Recopiez mot pour mot le passage du texte sur le nouvel album de VINDOTALÉ, en commençant par « - Un judicieux » et en poursuivant jusqu'à « pas VINDOTALÉ ? ».

» Extrait cité:
==============================
De bien belles surprises !…
- La parution, vivement espérée, d’un nouvel et deuxième opus pour un groupe morbihannais qui nous avait, particulièrement, séduits et, qu’avec conviction, nous vous avions présenté et vivement conseillé sur nos pages en ligne, lors de la publication de sa première création, « Tan » ; c’était en décembre 2020.
- Sans excessive rupture avec ce prime album, certes plus « électro-néo-trad » , mais dans sa droite ligne, alors envisageable, la transcendance de ses prometteurs prémices, notamment guitaristiques, avec, cette fois, une couleur bretonne et celtique portée par un son, résolument, Pop/Rock.
- Afin de, mieux encore, affirmer, conforter, intensifier ce présent choix stylistique, un élargissement de l’effectif instrumental fondateur, transformant le duo initial voix/guitares, formé en 2018, en quartet, par l’adjonction d’une basset et d’une batterie, constituant ainsi, la normative configuration, idéale pour un groupe de rock.
- Une très enrichissante rencontre artistique et devenue pérenne collaboration entre quatre excellents musiciens, puisque ce nouveau périmètre, initialement prévu, par les deux membres originels, que pour la mise en valeur de quelques chansons du nouvel album, aboutit, finalement, à une totale intégration pour l’ensemble du programme discographique et, mieux encore, pour les prestations scéniques qui en découlent.
- Un judicieux et qualitatif choix des nouveaux instrumentistes, puisqu’il s’agit, excusez du peu, de Benoît GUILLEMOT, à la batterie et de Stéphane De VITO, à la basse !...
Mais au fait ?… un natif duo voix/guitares aux résonances franchement celtiques et électriques, notamment griffées « Fender Stratocaster » , soulignant et dialoguant avec la féminine, puissante et prenante voix d’une expressive artiste qui chante en breton, en français, en anglais ou en gaélique écossais…
Cette trop sommaire, mais fondamentale description, ne vous rappellerait-elle pas VINDOTALÉ ?
Eh bien oui, il s’agit bien de ce talentueux duo qui, abandonnant sa prime parité structurelle, d’ailleurs traduite graphiquement dans son logo, intègre deux masculinités instrumentales pour nous proposer sa nouvelle création, « Hunerez Ar Bal - La Dormeuse du Bal » .
==============================
» Données recueillies:
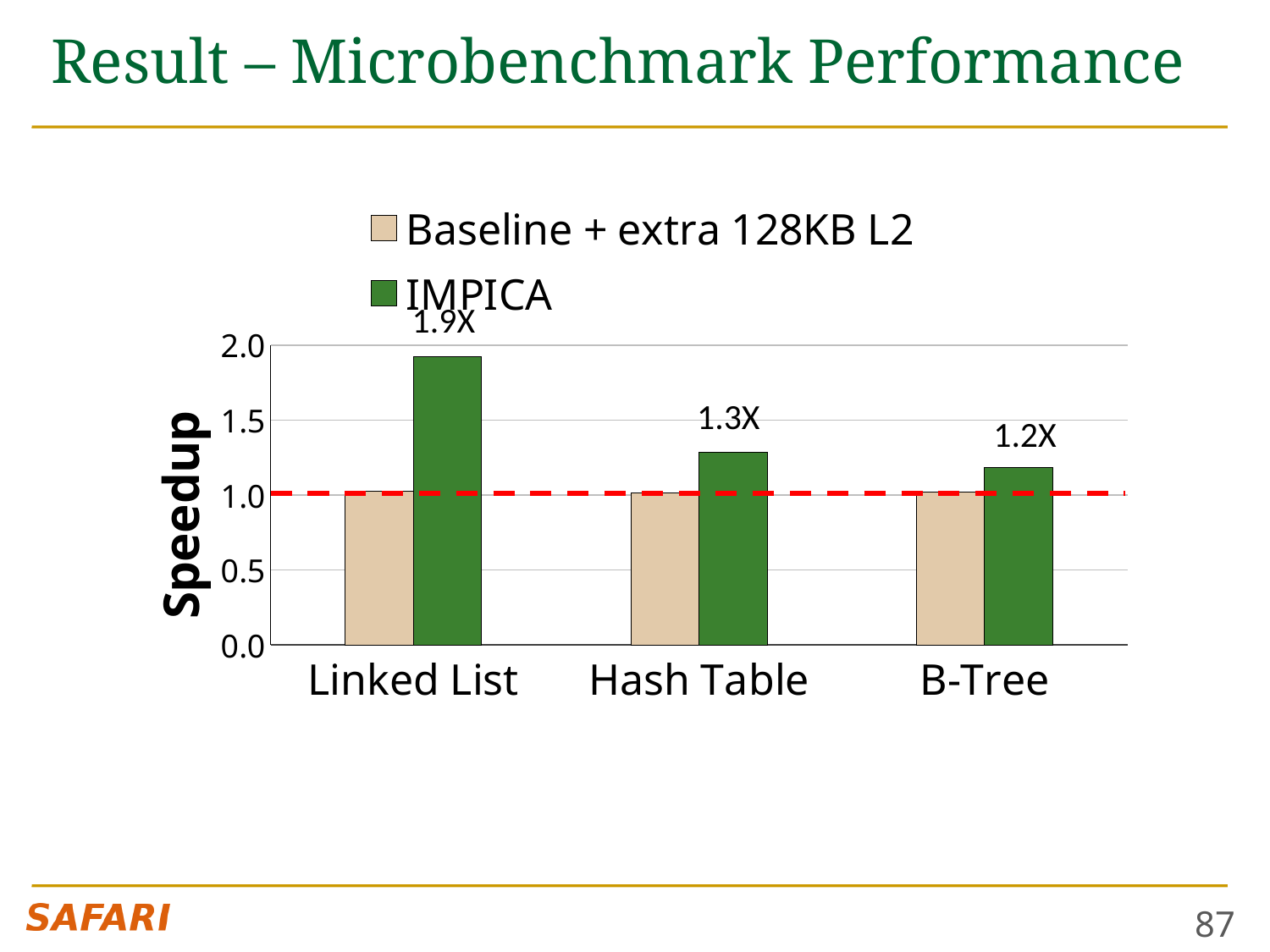
How many series does the legend list? 2 Is the IMPICA speedup for Linked List greater or less than 1.5? greater What kind of chart is shown on the slide? bar chart What is the IMPICA speedup for B-Tree? 1.2X How many benchmarks are shown on the x axis? 3 What is the IMPICA speedup for Hash Table? 1.3X Which benchmark has the highest IMPICA speedup? Linked List Is the IMPICA speedup for B-Tree greater or less than 1.5? less Which benchmark has the lowest IMPICA speedup? B-Tree Which has the larger IMPICA speedup, Hash Table or B-Tree? Hash Table What is the IMPICA speedup for Linked List? 1.9X What is the difference between the IMPICA speedup for Linked List and for B-Tree? 0.7X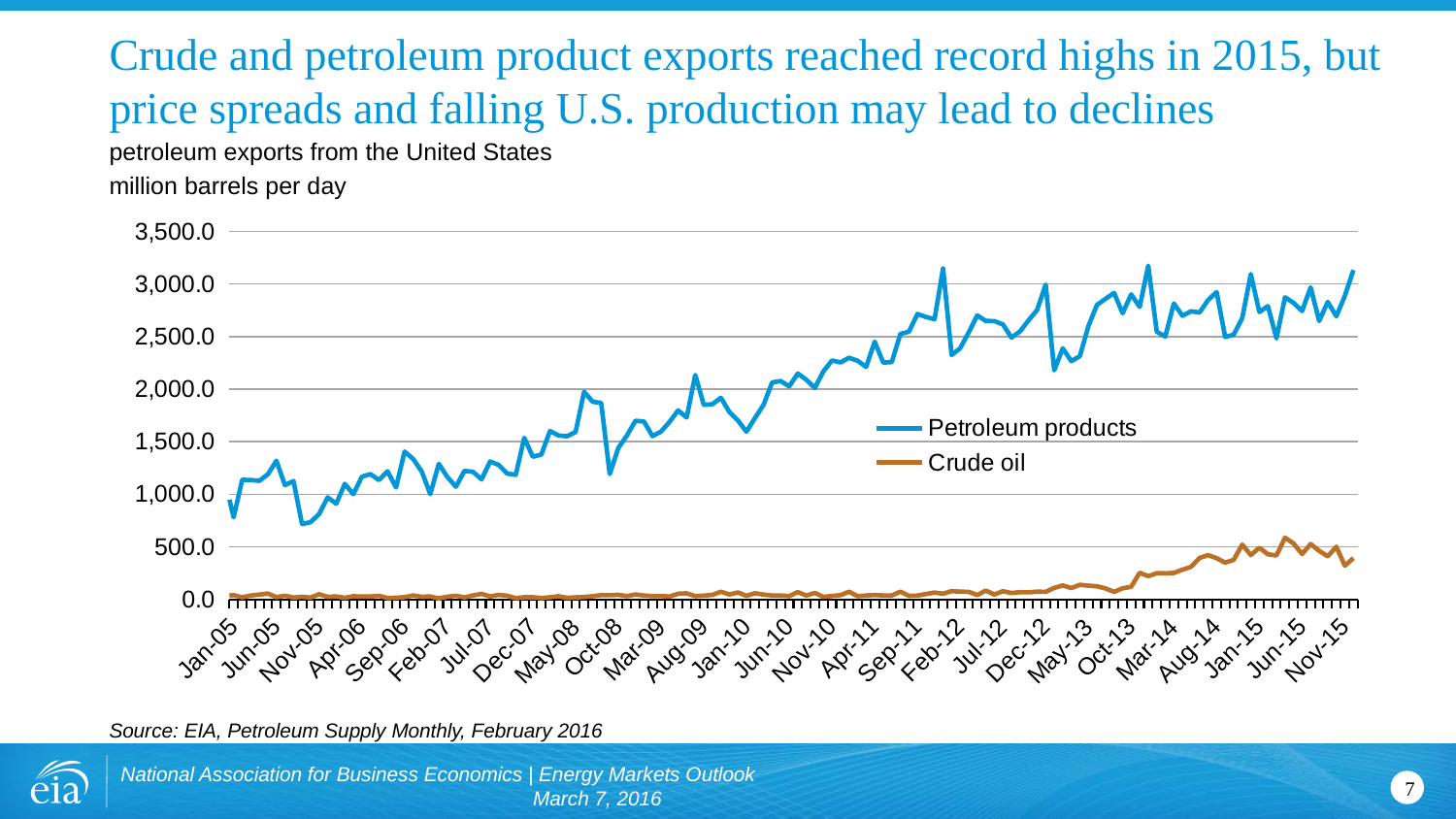
What kind of chart is shown on the slide? line chart Which series has the higher values across the whole period, Petroleum products or Crude oil? Petroleum products Does the Crude oil series rise or fall between Oct-13 and Aug-14? rise Is the value for Crude oil in Jan-05 greater or less than 500.0? less Is the value for Petroleum products in Nov-15 greater or less than 2,500.0? greater What are the two series named in the legend? Petroleum products and Crude oil Is the value for Crude oil in Jun-15 greater or less than 1,000.0? less How many series does the legend list? 2 Does the Petroleum products series generally rise or fall from Jan-05 to Nov-15? rise What unit is used on the y axis of the chart? million barrels per day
==============================
» Corrigé:
- Un judicieux et qualitatif choix des nouveaux instrumentistes, puisqu’il s’agit, excusez du peu, de Benoît GUILLEMOT, à la batterie et de Stéphane De VITO, à la basse !...
Mais au fait ?… un natif duo voix/guitares aux résonances franchement celtiques et électriques, notamment griffées « Fender Stratocaster » , soulignant et dialoguant avec la féminine, puissante et prenante voix d’une expressive artiste qui chante en breton, en français, en anglais ou en gaélique écossais…
Cette trop sommaire, mais fondamentale description, ne vous rappellerait-elle pas VINDOTALÉ ?